◆ **ENTRIES SHOWN**
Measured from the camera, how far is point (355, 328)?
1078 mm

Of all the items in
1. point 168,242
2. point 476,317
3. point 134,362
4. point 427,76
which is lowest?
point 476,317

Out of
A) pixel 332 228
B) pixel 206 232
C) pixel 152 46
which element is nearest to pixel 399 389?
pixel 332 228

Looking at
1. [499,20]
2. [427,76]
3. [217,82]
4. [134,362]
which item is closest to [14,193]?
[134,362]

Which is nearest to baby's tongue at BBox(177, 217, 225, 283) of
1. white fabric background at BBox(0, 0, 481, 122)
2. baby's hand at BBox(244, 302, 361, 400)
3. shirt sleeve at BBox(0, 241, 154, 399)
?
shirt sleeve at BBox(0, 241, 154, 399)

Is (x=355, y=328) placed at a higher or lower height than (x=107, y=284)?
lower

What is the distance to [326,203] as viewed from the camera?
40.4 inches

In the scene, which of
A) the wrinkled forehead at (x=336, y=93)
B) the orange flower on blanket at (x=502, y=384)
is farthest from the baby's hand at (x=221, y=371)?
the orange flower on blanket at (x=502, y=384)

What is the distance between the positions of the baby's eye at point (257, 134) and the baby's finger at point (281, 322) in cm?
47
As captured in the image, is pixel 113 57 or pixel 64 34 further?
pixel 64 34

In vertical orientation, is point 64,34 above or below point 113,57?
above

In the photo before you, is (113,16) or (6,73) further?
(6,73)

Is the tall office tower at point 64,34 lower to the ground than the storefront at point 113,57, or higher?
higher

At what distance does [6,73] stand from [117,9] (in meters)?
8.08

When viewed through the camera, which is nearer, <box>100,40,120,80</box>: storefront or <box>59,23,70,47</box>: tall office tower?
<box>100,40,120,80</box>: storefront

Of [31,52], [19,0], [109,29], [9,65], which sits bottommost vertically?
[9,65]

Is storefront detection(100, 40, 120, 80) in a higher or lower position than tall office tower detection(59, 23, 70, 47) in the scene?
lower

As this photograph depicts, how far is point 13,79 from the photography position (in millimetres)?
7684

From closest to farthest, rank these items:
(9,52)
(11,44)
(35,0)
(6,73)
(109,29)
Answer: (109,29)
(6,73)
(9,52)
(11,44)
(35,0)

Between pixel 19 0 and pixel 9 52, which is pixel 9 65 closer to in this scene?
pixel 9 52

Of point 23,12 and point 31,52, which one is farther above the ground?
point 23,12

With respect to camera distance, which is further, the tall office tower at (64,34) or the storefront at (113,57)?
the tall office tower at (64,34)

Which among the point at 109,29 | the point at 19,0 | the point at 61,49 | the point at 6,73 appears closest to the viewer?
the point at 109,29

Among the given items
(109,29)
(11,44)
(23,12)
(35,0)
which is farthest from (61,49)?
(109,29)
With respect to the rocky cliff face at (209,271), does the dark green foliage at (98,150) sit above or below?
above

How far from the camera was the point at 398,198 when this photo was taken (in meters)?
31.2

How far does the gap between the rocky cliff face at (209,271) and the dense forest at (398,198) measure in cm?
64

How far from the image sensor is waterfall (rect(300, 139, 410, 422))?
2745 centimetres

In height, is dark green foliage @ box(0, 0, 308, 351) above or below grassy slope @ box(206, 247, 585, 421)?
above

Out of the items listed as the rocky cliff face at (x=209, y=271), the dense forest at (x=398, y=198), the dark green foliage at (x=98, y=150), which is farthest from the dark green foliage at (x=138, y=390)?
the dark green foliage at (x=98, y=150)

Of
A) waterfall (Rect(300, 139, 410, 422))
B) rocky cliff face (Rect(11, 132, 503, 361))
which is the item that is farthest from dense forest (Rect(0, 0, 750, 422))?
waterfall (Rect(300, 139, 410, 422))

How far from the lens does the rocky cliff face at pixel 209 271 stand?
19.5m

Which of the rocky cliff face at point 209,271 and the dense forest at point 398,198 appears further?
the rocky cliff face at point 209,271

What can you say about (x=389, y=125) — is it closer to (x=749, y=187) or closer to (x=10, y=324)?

◆ **PROBLEM DETAILS**
Reproduce all of the material above verbatim, line by line, without altering anything.

◆ **FULL SOLUTION**
Measured from the camera, how far is point (355, 328)?
1078 mm

Of all the items in
1. point 168,242
2. point 476,317
3. point 134,362
4. point 427,76
which is lowest?
point 476,317

Out of
A) pixel 332 228
B) pixel 206 232
C) pixel 152 46
which element is nearest to pixel 399 389?
pixel 332 228

Looking at
1. [499,20]
2. [427,76]
3. [217,82]
4. [134,362]
which item is closest to [14,193]?
[134,362]

Which is nearest to baby's tongue at BBox(177, 217, 225, 283) of
1. white fabric background at BBox(0, 0, 481, 122)
2. baby's hand at BBox(244, 302, 361, 400)
3. shirt sleeve at BBox(0, 241, 154, 399)
?
shirt sleeve at BBox(0, 241, 154, 399)

Is (x=355, y=328) placed at a higher or lower height than (x=107, y=284)?
lower

What is the distance to [326,203] as viewed from the camera?
40.4 inches

In the scene, which of
A) the wrinkled forehead at (x=336, y=93)
B) the orange flower on blanket at (x=502, y=384)
is farthest from the baby's hand at (x=221, y=371)?
the orange flower on blanket at (x=502, y=384)

What is the distance between the positions of the baby's eye at point (257, 134) and the baby's finger at point (281, 322) in cm?
47
As captured in the image, is pixel 113 57 or pixel 64 34 further?
pixel 64 34

In vertical orientation, is point 64,34 above or below point 113,57?
above

In the photo before you, is (113,16) or (6,73) further?
(6,73)

Is the tall office tower at point 64,34 lower to the ground than the storefront at point 113,57, or higher?
higher

At what distance does [6,73] stand from [117,9] (in meters)?
8.08

When viewed through the camera, which is nearer, <box>100,40,120,80</box>: storefront or <box>59,23,70,47</box>: tall office tower?
<box>100,40,120,80</box>: storefront

Of [31,52], [19,0], [109,29], [9,65], which sits bottommost vertically?
[9,65]

Is storefront detection(100, 40, 120, 80) in a higher or lower position than tall office tower detection(59, 23, 70, 47) in the scene?
lower

As this photograph depicts, how far is point 13,79 from the photography position (in millimetres)?
7684

From closest to farthest, rank these items:
(9,52)
(11,44)
(35,0)
(6,73)
(109,29)
Answer: (109,29)
(6,73)
(9,52)
(11,44)
(35,0)

Between pixel 19 0 and pixel 9 52, which is pixel 9 65 closer to in this scene?
pixel 9 52

Of point 23,12 and point 31,52, which one is farther above the ground?
point 23,12

With respect to camera distance, which is further, the tall office tower at (64,34) or the storefront at (113,57)?
the tall office tower at (64,34)

Which among the point at 109,29 | the point at 19,0 | the point at 61,49 | the point at 6,73 appears closest to the viewer?
the point at 109,29

Among the given items
(109,29)
(11,44)
(23,12)
(35,0)
which is farthest from (61,49)?
(109,29)
With respect to the rocky cliff face at (209,271), does the dark green foliage at (98,150) sit above or below?
above

How far from the camera was the point at 398,198 when this photo was taken (in meters)?
31.2

How far does the gap between the rocky cliff face at (209,271) and the dense forest at (398,198) measure in cm?
64

How far from the image sensor is waterfall (rect(300, 139, 410, 422))?
2745 centimetres

In height, is dark green foliage @ box(0, 0, 308, 351) above or below grassy slope @ box(206, 247, 585, 421)?
above

Out of the items listed as the rocky cliff face at (x=209, y=271), the dense forest at (x=398, y=198), the dark green foliage at (x=98, y=150), which is farthest from the dark green foliage at (x=138, y=390)?
the dark green foliage at (x=98, y=150)

Of
A) waterfall (Rect(300, 139, 410, 422))
B) rocky cliff face (Rect(11, 132, 503, 361))
which is the item that is farthest from dense forest (Rect(0, 0, 750, 422))?
waterfall (Rect(300, 139, 410, 422))

How far from the lens does the rocky cliff face at pixel 209 271 stand?
19.5m

Which of the rocky cliff face at point 209,271 and the dense forest at point 398,198 appears further?
the rocky cliff face at point 209,271

What can you say about (x=389, y=125) — is it closer to (x=749, y=187) or closer to (x=10, y=324)?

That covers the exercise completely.